RCD students have taken it upon themselves to teach the knowledge and content they want to see in Tufts classrooms, but this solution is not sustainable. The same students who are taking on this extra labor are often those who cannot afford to. Alexandra Ward, a senior majoring in American Studies and Sociology, said, “We should just have the privilege to be students, not students who have to worry about fixing a broken [department].”
The Future of RCD
Current first-year students have been keeping a close eye on the RCD department and weighing the stakes of majoring in a discipline that does not have adequate support at Tufts. Despite the lack of courses, Rita Dai, a prospective RCD major and current first-year, said, “I want to continue my journey of learning about my history, identity, and how to help my community.” Dai continued, “I understand that because the administration does not care about us, we must advocate for ourselves. I hope to be a part of that fight.”

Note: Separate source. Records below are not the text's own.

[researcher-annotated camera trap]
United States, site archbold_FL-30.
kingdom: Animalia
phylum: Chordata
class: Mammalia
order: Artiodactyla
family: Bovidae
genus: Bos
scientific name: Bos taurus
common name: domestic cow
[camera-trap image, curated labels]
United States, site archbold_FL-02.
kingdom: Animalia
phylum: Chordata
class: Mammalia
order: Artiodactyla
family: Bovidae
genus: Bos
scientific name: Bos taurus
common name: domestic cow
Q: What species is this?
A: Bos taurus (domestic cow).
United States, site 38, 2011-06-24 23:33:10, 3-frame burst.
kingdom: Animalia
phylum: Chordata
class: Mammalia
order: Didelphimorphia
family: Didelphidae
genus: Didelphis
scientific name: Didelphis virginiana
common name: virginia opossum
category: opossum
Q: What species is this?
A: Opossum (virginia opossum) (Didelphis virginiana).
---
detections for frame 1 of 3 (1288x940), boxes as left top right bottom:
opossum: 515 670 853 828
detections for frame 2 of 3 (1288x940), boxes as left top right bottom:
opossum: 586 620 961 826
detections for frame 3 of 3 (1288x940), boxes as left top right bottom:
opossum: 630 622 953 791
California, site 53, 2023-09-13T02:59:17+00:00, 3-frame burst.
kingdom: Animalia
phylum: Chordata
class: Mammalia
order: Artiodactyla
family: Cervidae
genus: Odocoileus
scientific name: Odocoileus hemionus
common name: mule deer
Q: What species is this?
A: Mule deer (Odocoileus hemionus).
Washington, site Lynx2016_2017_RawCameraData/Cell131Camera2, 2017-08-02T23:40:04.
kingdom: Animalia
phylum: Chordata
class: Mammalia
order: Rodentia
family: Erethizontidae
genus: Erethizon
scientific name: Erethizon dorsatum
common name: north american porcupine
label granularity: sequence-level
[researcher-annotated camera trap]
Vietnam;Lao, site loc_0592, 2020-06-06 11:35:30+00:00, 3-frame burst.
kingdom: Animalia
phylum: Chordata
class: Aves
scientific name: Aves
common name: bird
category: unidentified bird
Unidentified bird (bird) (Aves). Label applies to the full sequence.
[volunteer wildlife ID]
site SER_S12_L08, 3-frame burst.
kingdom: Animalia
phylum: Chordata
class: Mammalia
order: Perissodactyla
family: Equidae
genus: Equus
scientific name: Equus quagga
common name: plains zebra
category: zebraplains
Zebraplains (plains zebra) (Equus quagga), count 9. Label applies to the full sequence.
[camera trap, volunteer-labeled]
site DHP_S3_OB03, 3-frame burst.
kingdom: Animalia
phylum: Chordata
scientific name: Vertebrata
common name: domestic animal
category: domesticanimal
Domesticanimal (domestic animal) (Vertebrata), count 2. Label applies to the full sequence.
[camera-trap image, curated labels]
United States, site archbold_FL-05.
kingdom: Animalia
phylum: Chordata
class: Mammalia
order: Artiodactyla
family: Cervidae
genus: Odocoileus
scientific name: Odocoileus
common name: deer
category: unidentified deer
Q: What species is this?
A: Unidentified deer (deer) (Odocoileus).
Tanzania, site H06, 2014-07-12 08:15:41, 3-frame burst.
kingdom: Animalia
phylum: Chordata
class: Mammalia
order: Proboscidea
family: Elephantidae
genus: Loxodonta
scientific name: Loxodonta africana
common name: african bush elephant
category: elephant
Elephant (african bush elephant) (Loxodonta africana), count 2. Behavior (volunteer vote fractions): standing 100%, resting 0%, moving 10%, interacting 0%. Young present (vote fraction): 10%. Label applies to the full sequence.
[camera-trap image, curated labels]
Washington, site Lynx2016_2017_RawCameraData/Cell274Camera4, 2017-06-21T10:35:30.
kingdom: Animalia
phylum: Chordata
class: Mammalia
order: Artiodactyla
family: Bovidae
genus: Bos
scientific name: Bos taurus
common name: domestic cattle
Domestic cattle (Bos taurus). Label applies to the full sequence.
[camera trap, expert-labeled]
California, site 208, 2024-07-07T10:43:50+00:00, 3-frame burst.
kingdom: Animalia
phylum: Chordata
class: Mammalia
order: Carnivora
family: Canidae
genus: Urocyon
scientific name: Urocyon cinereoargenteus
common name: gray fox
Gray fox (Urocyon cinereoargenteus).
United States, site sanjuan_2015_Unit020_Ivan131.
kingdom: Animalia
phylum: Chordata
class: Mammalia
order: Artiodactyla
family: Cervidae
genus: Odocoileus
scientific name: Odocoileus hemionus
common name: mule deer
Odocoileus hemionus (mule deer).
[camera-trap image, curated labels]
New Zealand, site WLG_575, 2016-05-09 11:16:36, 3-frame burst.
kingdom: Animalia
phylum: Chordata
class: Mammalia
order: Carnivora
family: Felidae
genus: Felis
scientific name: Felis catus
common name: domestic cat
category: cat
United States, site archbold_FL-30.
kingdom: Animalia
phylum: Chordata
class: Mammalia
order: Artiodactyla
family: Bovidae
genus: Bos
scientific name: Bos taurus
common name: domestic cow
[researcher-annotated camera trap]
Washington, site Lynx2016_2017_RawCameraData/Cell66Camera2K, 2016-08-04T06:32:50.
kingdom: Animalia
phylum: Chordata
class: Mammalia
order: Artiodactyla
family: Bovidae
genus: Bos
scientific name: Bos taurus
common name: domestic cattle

Similarly, Donovan Sanders, another prospective first-year RCD major, said, “We can’t just come into these spaces and do what we’re told. This is our education. We’re paying for education. It should be what we want it to be.”
Students believe the fight to improve the RCD Department will be an uphill battle, especially since many demands depend on significant financial investments. According to Dean Nathans, “Each senior line [tenured hire] is a multimillion-dollar commitment because it’s not only the salary, it’s the research funding, but particularly when you bring a senior person you’re usually bringing them in with tenure.”
Dean Nathans described the university’s commitment to building RCD through its initiative to build a more expansive physical space for the department. “We’re doing a major multi hundred thousand dollar renovation to the RCD this summer, so they will have a beautiful new conference space, they’ll have a student lounge area, a kitchenette, and new faculty offices because we anticipate growth. We don’t build new faculty offices just to stack stuff in—that is happening because we know that the RCD is going to grow because we are committed [to] it.”
Yet students are not convinced these solutions will create real change. Tachibana said, “Tufts administration seems to believe that…committing to funding a physical space will solve problems with the lack of continuity within the department.”
Dai stressed that Tufts has a responsibility to meet student needs on a greater scale. “We hope to hold the administration accountable for the promises they made in institutionalizing RCD as a department,” Dai said. “We want to create a robust RCD department that will provide students and faculty with the resources they need and will last for decades to come.”
Ward said, “I think only changes can be made when you cross those lines that people don’t think to cross, and you need to be a little bit aggressive… This [is] at the bottom of [the administration’s] list. So if you’re not pushing them, they’re not going to do anything. Please don’t be nice to them. They don’t deserve your kindness. They’re grown adults. We’re paying them.”
“RCD can be a leader to other schools for a department that can do incredible and really urgent work,” Pan said. “Tufts can afford to invest in RCD, and not only can they afford it, I think their future relies on it. It’s not about RCD’s future. It’s about Tufts University’s future, especially with the kind of image it wants to project to its customers.”
Students involved in Ethnic Studies Now Coalition will continue to meet with the Tufts administration into the summer and Fall 2023 semester, and their demands remain more urgent than ever.
As Dai said, “Our long-term demands are to ensure that the RCD department stays strong and stable for decades after we are gone. We want the administration to acknowledge RCD as a field of study—and marginalized students’ wants in general—as valid and worthy of institutional recognition.”